I feel like I have been a real downer on this thread and I'm sorry for that. All everyone has tried to do is turn a bad situation into a positive one and be upbeat and uplifting and that is truly admirable. I stand by what I said, but if we do have to continue wearing masks, at least I know that there's people out there that will make it as beautiful and as fun as possible.
But I just really hope (and pray and I'm even not that religious) that we can dispense with having to wear masks asap...


----------



## muddledmint

Cornflower Blue said:


> Where I am in the UK, even though I am double vaccinated I still have to abide by the restrictions for all. Now I'm OK with that - it doesn't really impinge that much on my life tbh. This whole scenario has very much had a negative effect on my DSs life (mid-20's) and those younger...
> 
> I feel like I have been a real downer on this thread and I'm sorry for that. All everyone has tried to do is turn a bad situation into a positive one and be upbeat and uplifting and that is truly admirable. I stand by what I said, but if we do have to continue wearing masks, at least I know that there's people out there that will make it as beautiful and as fun as possible.
> But I just really hope (and pray and I'm even not that religious) that we can dispense with having to wear masks asap...


I don’t like wearing masks (esp since this summer is so hot!!!) but at the same time, it’s not really a big deal to wear one. I think being able to open up businesses and not have to stay at home is a much higher priority than ending masks. To be honest, I hope masks are here to stay forever on planes. And yes, can we all stop using cloth masks already.


----------



## LavenderIce

Taking into consideration vaccination status and social distancing, I think people should wear whatever mask they feel comfortable with, whether it be a fashionable face covering or medical grade mask.


----------



## AntiqueShopper

muddledmint said:


> I don’t like wearing masks (esp since this summer is so hot!!!) but at the same time, it’s not really a big deal to wear one. I think being able to open up businesses and not have to stay at home is a much higher priority than ending masks. To be honest, I hope masks are here to stay forever on planes. And yes, can we all stop using cloth masks already.


I think opening businesses is a much higher priority than ending masks.  I plan to keep mine and wear through flu season for now on.


----------



## muddledmint

LavenderIce said:


> Taking into consideration vaccination status and social distancing, I think people should wear whatever mask they feel comfortable with, whether it be a fashionable face covering or medical grade mask.

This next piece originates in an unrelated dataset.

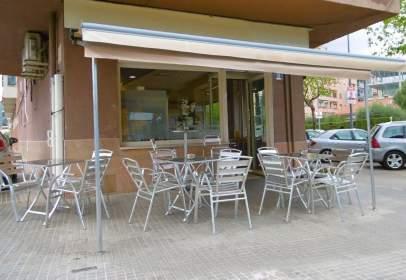 Local comercial en Garriga (La)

Cloth masks were only intended for emergency use due to the shortage of medical grade at the start of the pandemic. Now that supply is no longer an issue, if you have to wear a mask, it should be an effective one. The only sensible reason for cloth ones at this point is to wear over a medical grade mask to improve fit/seal. If you don’t really need a mask and just want to wear one for fun, that’s another story.


----------



## LavenderIce

muddledmint said:


> Cloth masks were only intended for emergency use due to the shortage of medical grade at the start of the pandemic. Now that supply is no longer an issue, *if you have to wear a mask, it should be an effective one*. The only sensible reason for cloth ones at this point is to wear over a medical grade mask to improve fit/seal. If you don’t really need a mask and just want to wear one for fun, that’s another story.



Absolutely!


----------



## lorihmatthews

I am fully vaxxed and past my 2-week waiting period and my state has opened up. I carry a mask with me but in last few days I haven't been wearing it. I'm entertaining wearing my vax card around my neck.


----------



## elvisfan4life

Cornflower Blue said:


> Where I am in the UK, even though I am double vaccinated I still have to abide by the restrictions for all. Now I'm OK with that - it doesn't really impinge that much on my life tbh. This whole scenario has very much had a negative effect on my DSs life (mid-20's) and those younger...
> 
> I feel like I have been a real downer on this thread and I'm sorry for that. All everyone has tried to do is turn a bad situation into a positive one and be upbeat and uplifting and that is truly admirable. I stand by what I said, but if we do have to continue wearing masks, at least I know that there's people out there that will make it as beautiful and as fun as possible.
> But I just really hope (and pray and I'm even not that religious) that we can dispense with having to wear masks asap...



The way the Uk has been going not a hope of ever being without masks


----------



## arnott




----------



## hermes_lemming

Junkenpo said:


> Does anyone have a recommended seller for colorful disposable kf94 or kn95 masks?  I'm looking for bright solid colors or pretty patterns.


Kaze https://kazeorigins-us.com/
I tried Maskc and those were crap


----------



## LavenderIce

hermes_lemming said:


> Kaze https://kazeorigins-us.com/
> I tried Maskc and those were crap



Thanks for the recommendation! I'm always looking for new sources of kf94s.


----------



## hermes_lemming

LavenderIce said:


> Thanks for the recommendation! I'm always looking for new sources of kf94s.


Yea the kaze look way better made than maskc. Maskc were just crap. Tissue thin. Kn95 my butt. And it was so big that you can see gaps on either side of my cheeks. I had to immediately give them away.


----------



## LVlvoe_bug

hermes_lemming said:


> Kaze https://kazeorigins-us.com/
> I tried Maskc and those were crap


I just bought Maskc and they seem ok. The loops are big on face…I had read they were recommended.


----------



## sdkitty

sorry but mask fashion is an oxymoron to me....I wear a mask where required but I hate it.  I'm vaxxed and boosted so not that scared.


----------



## hermes_lemming

LVlvoe_bug said:


> I just bought Maskc and they seem ok. The loops are big on face…I had read they were recommended.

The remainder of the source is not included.